УСЛОВИЕ ЗАДАНИЯ | Выведите без изменений ту часть приведенного ниже фрагмента о воспитании детей Алексеевых, которая открывается словами, содержащими «Воспитание начиналось с», и завершается словами «детям, особенно Володе.».

Воспитание начиналось с забот матери, с кормилиц, с нянек. Кормилицы навещали бывших питомцев, рассказывали были про деревню и сказки про царевен, про Мострадымку — глупого парня, который все делал невпопад. Няня Фекла руководила помощницами. К Алексеевым она попала прямо из деревни: прожила с мужем три недели после свадьбы, и мужа забрили в солдаты. Когда у солдатки родился сын, она пошла в кормилицы, приняла на руки первенца Алексеевых, Володю. Собственного ее сына хозяева впоследствии определили в училище. По праздникам он приходил к матери и «благодетелям», и дети замечали, что няня родного сына вроде и не любила — вся ее привязанность принадлежала хозяйским детям, особенно Володе.
Иногда барыня и няня Фекла ссорились. Тогда няня собиралась уходить. Она и в самом деле выходила из дома, а дети рыдали, сидя на подоконниках и следя за тем, как удалялась нянина спина. Няня доходила до Красных ворот и поворачивала обратно.

ИСХОДНЫЕ ДАННЫЕ |
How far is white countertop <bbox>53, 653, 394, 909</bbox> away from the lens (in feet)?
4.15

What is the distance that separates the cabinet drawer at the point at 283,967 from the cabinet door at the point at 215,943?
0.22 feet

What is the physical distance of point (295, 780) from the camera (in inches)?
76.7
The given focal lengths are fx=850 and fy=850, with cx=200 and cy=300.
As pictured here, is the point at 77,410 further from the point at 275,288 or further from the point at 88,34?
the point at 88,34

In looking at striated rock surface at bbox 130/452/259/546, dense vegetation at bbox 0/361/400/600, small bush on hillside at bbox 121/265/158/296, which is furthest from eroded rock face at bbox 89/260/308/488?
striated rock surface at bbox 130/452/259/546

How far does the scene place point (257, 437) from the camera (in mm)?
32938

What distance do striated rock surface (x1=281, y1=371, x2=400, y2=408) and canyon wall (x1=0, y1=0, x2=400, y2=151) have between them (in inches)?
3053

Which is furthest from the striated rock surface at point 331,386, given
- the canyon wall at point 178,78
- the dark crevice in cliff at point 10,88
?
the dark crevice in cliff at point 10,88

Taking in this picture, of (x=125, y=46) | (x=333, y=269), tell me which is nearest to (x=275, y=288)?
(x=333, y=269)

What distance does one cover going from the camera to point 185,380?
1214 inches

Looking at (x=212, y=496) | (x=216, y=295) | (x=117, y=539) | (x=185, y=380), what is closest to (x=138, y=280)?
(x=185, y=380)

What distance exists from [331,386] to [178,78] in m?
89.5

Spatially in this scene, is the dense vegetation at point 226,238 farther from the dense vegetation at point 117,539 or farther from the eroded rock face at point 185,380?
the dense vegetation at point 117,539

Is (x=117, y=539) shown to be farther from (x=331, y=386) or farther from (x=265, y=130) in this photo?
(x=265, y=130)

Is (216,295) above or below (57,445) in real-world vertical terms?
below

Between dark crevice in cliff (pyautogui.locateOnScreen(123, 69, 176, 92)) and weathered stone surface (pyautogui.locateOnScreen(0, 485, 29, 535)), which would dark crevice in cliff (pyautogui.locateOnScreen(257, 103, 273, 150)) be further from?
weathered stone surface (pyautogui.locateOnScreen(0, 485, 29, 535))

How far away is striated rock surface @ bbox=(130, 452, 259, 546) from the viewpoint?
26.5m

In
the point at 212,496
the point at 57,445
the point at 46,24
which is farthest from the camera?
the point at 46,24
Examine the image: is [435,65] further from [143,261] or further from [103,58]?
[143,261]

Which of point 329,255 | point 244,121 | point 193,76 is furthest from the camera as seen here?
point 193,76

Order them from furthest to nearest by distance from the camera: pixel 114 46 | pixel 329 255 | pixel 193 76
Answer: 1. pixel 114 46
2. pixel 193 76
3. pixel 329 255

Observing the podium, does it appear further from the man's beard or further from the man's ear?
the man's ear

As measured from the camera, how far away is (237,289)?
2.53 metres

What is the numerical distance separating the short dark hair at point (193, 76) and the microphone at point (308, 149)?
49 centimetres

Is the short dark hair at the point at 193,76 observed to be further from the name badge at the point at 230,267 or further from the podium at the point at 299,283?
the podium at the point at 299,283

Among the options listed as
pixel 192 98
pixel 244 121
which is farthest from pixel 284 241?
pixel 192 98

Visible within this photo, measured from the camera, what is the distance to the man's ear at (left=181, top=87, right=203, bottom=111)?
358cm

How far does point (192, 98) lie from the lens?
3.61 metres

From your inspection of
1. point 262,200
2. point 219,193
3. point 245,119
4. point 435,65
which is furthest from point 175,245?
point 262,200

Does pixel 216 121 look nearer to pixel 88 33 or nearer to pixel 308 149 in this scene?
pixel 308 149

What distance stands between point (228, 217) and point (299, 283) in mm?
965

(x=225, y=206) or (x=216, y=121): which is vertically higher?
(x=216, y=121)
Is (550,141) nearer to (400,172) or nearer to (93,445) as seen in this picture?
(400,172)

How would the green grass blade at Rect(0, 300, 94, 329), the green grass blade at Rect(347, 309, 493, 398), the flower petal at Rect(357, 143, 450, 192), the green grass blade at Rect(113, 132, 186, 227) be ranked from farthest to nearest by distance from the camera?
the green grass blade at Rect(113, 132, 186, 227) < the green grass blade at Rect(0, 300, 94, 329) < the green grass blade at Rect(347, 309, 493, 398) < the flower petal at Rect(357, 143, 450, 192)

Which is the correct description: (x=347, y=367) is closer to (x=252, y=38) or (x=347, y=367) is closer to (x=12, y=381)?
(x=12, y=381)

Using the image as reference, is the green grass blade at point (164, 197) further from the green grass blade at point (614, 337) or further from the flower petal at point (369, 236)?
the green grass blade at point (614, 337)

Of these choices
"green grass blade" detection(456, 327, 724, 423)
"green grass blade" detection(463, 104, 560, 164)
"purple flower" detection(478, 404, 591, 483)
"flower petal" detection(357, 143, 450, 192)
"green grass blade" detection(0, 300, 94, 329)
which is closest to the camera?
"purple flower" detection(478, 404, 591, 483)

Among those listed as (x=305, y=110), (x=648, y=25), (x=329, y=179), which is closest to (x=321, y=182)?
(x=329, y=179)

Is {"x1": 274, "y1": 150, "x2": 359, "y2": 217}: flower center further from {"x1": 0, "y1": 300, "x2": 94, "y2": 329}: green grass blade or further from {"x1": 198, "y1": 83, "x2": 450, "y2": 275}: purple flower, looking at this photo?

РЕЗУЛЬТАТ ВЫПОЛНЕНИЯ |
Воспитание начиналось с забот матери, с кормилиц, с нянек. Кормилицы навещали бывших питомцев, рассказывали были про деревню и сказки про царевен, про Мострадымку — глупого парня, который все делал невпопад. Няня Фекла руководила помощницами. К Алексеевым она попала прямо из деревни: прожила с мужем три недели после свадьбы, и мужа забрили в солдаты. Когда у солдатки родился сын, она пошла в кормилицы, приняла на руки первенца Алексеевых, Володю. Собственного ее сына хозяева впоследствии определили в училище. По праздникам он приходил к матери и «благодетелям», и дети замечали, что няня родного сына вроде и не любила — вся ее привязанность принадлежала хозяйским детям, особенно Володе.